Rick Warren is not suggesting we set aside our differences on this “little matter of who Jesus is.” He KNOWS who Jesus is, and wants the Muslims to know it, too. In fact, in this very video that these people say shows pastor Warren’s “love for Islam,” pastor Warren himself makes it very clear that he sees there is a huge divide about what we believe. Pastor Warren is not a fan of Islam. But he loves Muslim people. Do we?
Rick Warren seems to have the good understanding that if we don’t recognize that there are some well-meaning and good-hearted people in the Muslim community who truly do believe “there should be no compulsion in religion,” and if we don’t stand with these Muslims to end stereotyping on BOTH sides of the Christian/Muslim divide, we may end up working against the very purposes God has in mind for these people, which is to see them come to Jesus.

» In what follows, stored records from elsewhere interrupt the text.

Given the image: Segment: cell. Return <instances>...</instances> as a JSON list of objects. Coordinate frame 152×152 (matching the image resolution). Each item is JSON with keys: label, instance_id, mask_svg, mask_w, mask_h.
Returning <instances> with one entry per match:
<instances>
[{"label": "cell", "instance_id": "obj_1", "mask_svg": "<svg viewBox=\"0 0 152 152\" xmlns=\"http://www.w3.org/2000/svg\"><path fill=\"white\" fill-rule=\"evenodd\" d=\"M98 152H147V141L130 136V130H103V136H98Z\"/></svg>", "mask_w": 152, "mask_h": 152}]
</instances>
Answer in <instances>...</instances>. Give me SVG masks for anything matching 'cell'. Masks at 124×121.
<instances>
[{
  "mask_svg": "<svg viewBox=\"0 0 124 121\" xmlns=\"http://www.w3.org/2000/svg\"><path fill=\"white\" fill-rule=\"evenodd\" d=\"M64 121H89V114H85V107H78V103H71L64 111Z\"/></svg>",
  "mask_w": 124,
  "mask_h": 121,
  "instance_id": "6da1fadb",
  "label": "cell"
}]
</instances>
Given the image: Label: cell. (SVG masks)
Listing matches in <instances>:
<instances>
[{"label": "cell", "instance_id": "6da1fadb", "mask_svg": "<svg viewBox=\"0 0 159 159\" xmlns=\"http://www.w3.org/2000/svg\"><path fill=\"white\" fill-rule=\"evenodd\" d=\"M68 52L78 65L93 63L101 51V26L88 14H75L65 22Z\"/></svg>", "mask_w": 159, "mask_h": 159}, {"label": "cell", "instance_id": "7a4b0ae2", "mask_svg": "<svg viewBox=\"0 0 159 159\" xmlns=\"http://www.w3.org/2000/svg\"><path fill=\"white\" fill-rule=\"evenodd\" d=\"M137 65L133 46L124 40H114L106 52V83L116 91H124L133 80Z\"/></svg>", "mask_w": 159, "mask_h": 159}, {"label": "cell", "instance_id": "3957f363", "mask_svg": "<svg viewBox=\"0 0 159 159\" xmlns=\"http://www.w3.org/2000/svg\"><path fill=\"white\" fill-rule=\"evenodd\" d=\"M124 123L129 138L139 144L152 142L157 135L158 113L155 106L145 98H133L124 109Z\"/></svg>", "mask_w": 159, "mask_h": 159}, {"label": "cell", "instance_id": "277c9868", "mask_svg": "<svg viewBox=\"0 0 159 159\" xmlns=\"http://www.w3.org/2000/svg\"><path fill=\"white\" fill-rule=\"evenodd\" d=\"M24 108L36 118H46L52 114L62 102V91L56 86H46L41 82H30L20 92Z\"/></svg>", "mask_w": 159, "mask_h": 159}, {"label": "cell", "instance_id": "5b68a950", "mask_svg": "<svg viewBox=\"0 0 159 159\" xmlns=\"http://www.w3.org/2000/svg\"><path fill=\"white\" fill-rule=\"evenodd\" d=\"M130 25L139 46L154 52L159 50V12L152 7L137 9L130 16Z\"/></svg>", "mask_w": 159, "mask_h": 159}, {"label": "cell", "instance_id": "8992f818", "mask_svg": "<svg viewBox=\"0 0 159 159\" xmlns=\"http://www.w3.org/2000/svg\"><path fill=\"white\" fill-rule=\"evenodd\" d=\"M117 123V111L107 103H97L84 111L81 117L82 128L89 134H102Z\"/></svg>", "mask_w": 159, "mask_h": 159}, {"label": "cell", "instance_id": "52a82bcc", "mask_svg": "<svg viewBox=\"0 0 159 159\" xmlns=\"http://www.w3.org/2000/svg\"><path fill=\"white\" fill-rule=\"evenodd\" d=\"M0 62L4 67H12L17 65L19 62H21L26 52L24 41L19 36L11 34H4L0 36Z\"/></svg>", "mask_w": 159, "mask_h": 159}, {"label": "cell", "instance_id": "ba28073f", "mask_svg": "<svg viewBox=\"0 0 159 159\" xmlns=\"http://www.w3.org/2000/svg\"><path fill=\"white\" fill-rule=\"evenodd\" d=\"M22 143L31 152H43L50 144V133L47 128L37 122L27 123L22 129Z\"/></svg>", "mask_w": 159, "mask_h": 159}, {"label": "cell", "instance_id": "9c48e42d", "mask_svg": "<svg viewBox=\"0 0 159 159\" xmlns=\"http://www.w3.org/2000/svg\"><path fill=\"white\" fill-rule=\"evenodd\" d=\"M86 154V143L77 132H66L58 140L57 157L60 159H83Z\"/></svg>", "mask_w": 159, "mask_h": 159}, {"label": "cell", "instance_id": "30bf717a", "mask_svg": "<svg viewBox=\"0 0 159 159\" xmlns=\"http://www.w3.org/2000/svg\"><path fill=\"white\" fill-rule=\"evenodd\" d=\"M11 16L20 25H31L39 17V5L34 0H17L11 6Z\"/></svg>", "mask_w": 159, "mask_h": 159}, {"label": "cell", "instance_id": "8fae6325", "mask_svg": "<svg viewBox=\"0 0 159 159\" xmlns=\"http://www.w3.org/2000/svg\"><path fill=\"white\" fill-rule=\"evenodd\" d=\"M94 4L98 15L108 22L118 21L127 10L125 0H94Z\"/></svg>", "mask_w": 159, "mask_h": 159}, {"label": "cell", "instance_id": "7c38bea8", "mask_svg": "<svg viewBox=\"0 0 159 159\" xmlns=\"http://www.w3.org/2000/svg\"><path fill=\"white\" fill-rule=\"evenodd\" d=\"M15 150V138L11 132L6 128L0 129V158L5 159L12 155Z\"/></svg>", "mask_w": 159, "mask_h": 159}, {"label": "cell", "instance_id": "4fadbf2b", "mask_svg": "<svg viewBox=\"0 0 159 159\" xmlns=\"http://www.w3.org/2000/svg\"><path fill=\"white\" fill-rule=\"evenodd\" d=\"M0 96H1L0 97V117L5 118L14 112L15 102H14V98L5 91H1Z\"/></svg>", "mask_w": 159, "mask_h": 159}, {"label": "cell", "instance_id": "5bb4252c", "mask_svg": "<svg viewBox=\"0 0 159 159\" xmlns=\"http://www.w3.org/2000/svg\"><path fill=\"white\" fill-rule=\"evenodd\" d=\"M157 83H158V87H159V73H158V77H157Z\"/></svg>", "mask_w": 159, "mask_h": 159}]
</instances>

Do I believe that Islam is a false religion? Yes. I do. But there are at least a billion Muslims who believe that I hold to a false religion, too. And if we don’t talk to each other, and listen to each other, then how else will the spirit of the living God work in their hearts to bring them to a true understanding of who Jesus is so that they may be saved? It’s true that God can and sometimes does do that without the church; but it seems to me it grieves His heart when he cannot include us in the process because we think that truth is the only weapon we have. Love is the stronger tool. And we can love them even while we disagree with them.
Sometimes, it’s the only way they will see the difference between the truth and the lie.